Trinkwasser, Mineralwasser, Tafelwasser
Unter
Trinkwasser versteht man (Süß-) Wasser mit einem hohen Maß an Reinheit, das für
den menschlichen Gebrauch bestimmt ist. Im Trinkwasser dürfen keine
krankmachenden Keime enthalten sein. Das Wasser muss geruchlos und
farblos sowie appetitlich sein und von seiner Natur her zum Genuss
anregen. Die Beschaffenheit des Trinkwassers wird durch die Verordnung
über die Qualität von Wasser für den menschlichen Gebrauch
(Trinkwasserverordnung - TrinkwV 2001) geregelt. Die Grenzwerte, die es
erlauben, ein Wasser als Trinkwasser freizugeben, sind in der TrinkwV
vorgegeben und dienen der Gesundheitsvorsorge. Die anzusprechende
Behörde ist das Gesundheitsamt.
Werkstoffe, die mit Trinkwasser in Berührung kommen, wie
Rohrleitungen und Armaturen, sollen so beschaffen sein, dass das Wasser
nicht beeinträchtigt wird. Es kann durch Rohrleitungsschäden zu Schäden
in Gebäuden kommen. Ebenso kann das Trinkwasser oder auch so genannte
Leitungswasser in alten Wohnhäusern, in denen noch Bleirohre eingebaut
sind, durch Blei verunreinigt werden. Dies kann durch die Untersuchung des Wassers auf Blei zum Beispiel durch das
Chemische Untersuchungsamt Bochum geprüft werden.
Natürliches Mineralwasser ist in der Mineralwasser und Tafelwasser-Verordnung (MTVO) definiert. Es ist
Wasser, das seinen Ursprung in unterirdischen, vor Verunreinigungen
geschützten, Wasservorkommen hat.
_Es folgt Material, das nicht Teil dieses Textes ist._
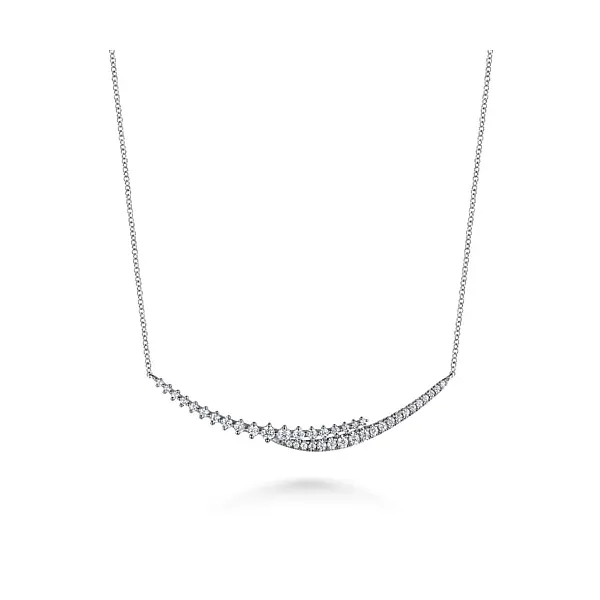 White 14K Gold Graduating Bar Pendant – 0.76ctw Diamonds on 17.5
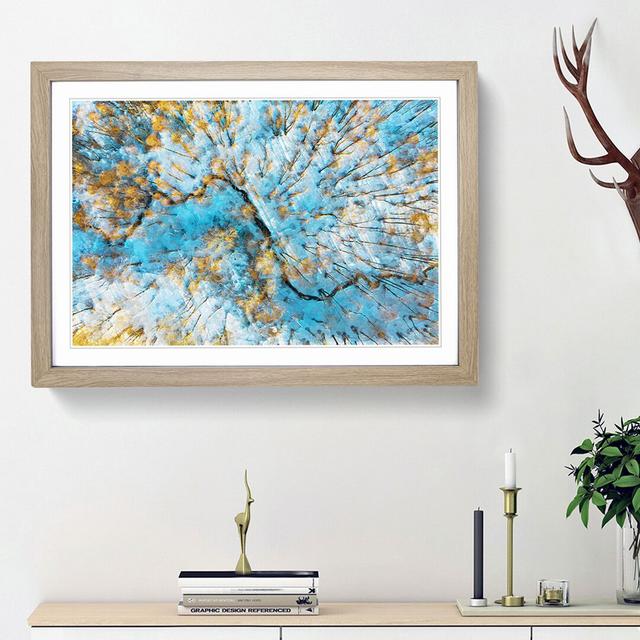 Stream Through a Winter Forest - Picture Frame Graphic Art Print East Urban Home Frame Option: Oak Framed, Size: 48cm H x 65cm W x 2cm D on Productcaster.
Es ist gekennzeichnet durch seine
ursprüngliche Reinheit und durch seinen Gehalt an Mineralien,
Spurenelementen oder sonstigen Bestandteilen mit
ernährungsphysiologischen Wirkungen. Die Zusammensetzung des
natürlichen Mineralwassers, die Temperatur in der Quelle und seine
übrigen wesentlichen Merkmale müssen im Rahmen natürlicher Schwankungen
konstant bleiben. Einem natürlichen Mineralwasser darf Kohlensäure
zugesetzt werden. Mineralwasser benötigt als einziges Lebensmittel in
Deutschland eine amtliche Anerkennung. Auf dem Etikett der amtlich
anerkannten Mineralwässer sind unter anderem Name der Quelle und Ort
der Quellnutzung gekennzeichnet.
Quellwasser wird wie Mineralwasser aus natürlichen oder künstlich erschlossenen
Quellen entnommen und direkt am Quellort abgefüllt und es bedarf auch
keiner amtlichen Anerkennung. Es muss jedoch gewährleistet sein, dass
das Wasser den Kriterien entspricht, die für Trinkwasser gelten.
Tafelwasser besteht aus Trinkwasser. In der Regel wird es in einer Fabrik
abgefüllt, die einen Zulauf aus dem örtlichen Trinkwasser-Netz hat. Es
dürfen nach Maßgabe der Zusatzstoff-Zulassungsverordnung und im Rahmen
des allgemeinen Lebensmittelrechts Zusatzstoffe zugegeben werden. Vor
allem werden Kochsalz, Kohlensäure
und / oder andere Mineralsalze
zugefügt. Dabei darf das Tafelwasser nur so hergestellt werden, dass
die in der Trinkwasserverordnung für Trinkwasser festgelegten
Grenzwerte (Anlage 2) eingehalten sind. Die Abfüllung darf auch
außerhalb des Quellortes erfolgen. Die Untersuchung der Wässer richtet
sich nach den Vorgaben der TrinkwV und MTVO.